Affordable Housing for Humans Means Less Housing for Cars
A new analysis by Garcia & Tucker (2021) at UC Berkeley’s Terner Center for Housing Innovation crunches the numbers on Asm. Laura Friedman of Glendale’s proposed Assembly Bill 1401, which would eliminate parking requirements statewide for housing developments within a half-mile of public transit.
- Local on-site parking requirements significantly drive up the costs of affordable housing projects.
- Eliminating parking requirements may substantially reduce the amount of new parking in developments, but developers will likely still provide some.
- State density bonus incentives for affordable housing are seldom used across the state, but when they are, reducing on-site parking is a popular option.
AB 1401 would “prohibit a local government from imposing a minimum automobile parking requirement, or enforcing a minimum automobile parking requirement, on residential, commercial, or other development if the development is located on a parcel that is within one-half mile walking distance of public transit.”

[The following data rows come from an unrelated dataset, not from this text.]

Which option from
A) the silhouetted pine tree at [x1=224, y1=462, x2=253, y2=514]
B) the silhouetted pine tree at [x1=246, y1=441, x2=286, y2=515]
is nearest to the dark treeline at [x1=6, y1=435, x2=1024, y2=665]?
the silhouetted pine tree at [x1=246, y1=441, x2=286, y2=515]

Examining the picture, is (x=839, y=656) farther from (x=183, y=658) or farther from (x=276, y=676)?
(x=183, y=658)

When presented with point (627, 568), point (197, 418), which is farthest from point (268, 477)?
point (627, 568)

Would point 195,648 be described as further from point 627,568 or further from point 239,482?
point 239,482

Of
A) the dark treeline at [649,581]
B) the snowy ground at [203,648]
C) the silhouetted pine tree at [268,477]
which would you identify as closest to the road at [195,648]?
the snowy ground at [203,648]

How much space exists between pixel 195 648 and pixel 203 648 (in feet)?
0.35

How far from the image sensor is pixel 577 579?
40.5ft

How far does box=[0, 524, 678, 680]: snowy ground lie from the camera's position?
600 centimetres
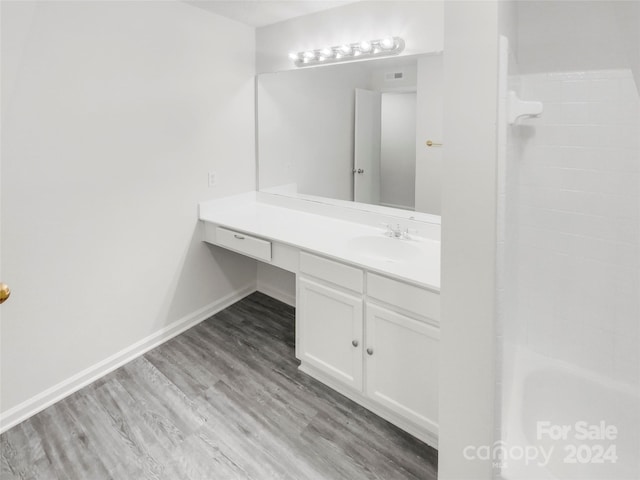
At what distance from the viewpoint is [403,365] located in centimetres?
180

This is not unprecedented. As Garcia & Tucker note, “Berkeley voted in January 2021 to eliminate most parking requirements after concluding that existing off-street parking spaces are nearly 50 percent vacant.” If other cities follow suit, it would be for good reason: the Terner Center’s analysis finds that parking requirements added an average of $36,000 per unit in construction costs for affordable housing in the past decade, while in San Francisco, they added roughly 12.5% of construction costs for single-family homes and condos.

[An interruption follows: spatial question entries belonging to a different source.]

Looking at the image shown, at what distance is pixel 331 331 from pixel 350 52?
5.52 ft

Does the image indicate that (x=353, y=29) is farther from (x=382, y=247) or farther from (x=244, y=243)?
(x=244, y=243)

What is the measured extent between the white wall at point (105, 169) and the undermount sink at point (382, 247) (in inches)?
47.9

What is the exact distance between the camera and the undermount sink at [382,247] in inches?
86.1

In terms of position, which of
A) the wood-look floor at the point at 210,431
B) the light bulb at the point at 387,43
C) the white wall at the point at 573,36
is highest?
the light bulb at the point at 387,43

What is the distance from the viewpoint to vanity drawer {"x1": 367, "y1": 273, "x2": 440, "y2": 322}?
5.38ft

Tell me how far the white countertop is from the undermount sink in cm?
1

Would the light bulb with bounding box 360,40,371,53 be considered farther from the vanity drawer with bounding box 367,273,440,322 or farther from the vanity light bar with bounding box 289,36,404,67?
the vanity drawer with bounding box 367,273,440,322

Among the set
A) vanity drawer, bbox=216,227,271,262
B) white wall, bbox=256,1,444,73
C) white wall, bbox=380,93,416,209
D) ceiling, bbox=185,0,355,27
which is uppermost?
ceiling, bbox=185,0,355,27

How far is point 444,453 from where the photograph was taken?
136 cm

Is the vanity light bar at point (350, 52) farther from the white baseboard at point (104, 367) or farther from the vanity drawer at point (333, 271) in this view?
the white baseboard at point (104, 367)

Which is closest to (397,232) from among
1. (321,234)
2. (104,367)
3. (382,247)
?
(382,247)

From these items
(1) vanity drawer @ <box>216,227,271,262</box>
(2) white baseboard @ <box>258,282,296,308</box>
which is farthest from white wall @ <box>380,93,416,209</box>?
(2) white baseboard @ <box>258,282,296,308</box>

The flexibility AB 1401 offers could be substantial. The Terner Center’s survey of 264 local jurisdictions in California found that 67% required two parking spaces per unit of multifamily housing; a similar survey found that 78% of local jurisdictions required two parking spaces per single-family unit. While few developers apply for zoning variances to provide less parking, Garcia and Tucker note that this may be because developers often choose to avoid the difficult process of applying for variances.
The Terner Center’s survey also found that only 27 jurisdictions had projects that used State Density Bonus law, which in some cases allows for reduced or waived parking requirements. There is some mild concern that AB 1401 may result in fewer projects applying for state density bonuses. However, while these are popular concessions sought from density bonuses (60 percent of jurisdictions with density bonus projects reported that developers requested less parking), they are far from the only incentives available, so it is unlikely that losing one “carrot” would eliminate the incentive to use density bonuses in general.
“Concessions such as increased height and reduced impact fees were also reported in our survey, signaling that developers may continue to utilize the Density Bonus to access these other benefits,” the authors note. Additionally, requirements in some of these jurisdictions for subsidized, affordable housing would mean that even forgoing density bonuses would not relieve developers’ obligation to provide affordable housing there.
Because this bill would unambiguously produce more affordable housing relative to parking spaces, the Terner Center concludes that AB 1401 “has important implications for cutting the cost of new housing and reducing greenhouse gas emissions.”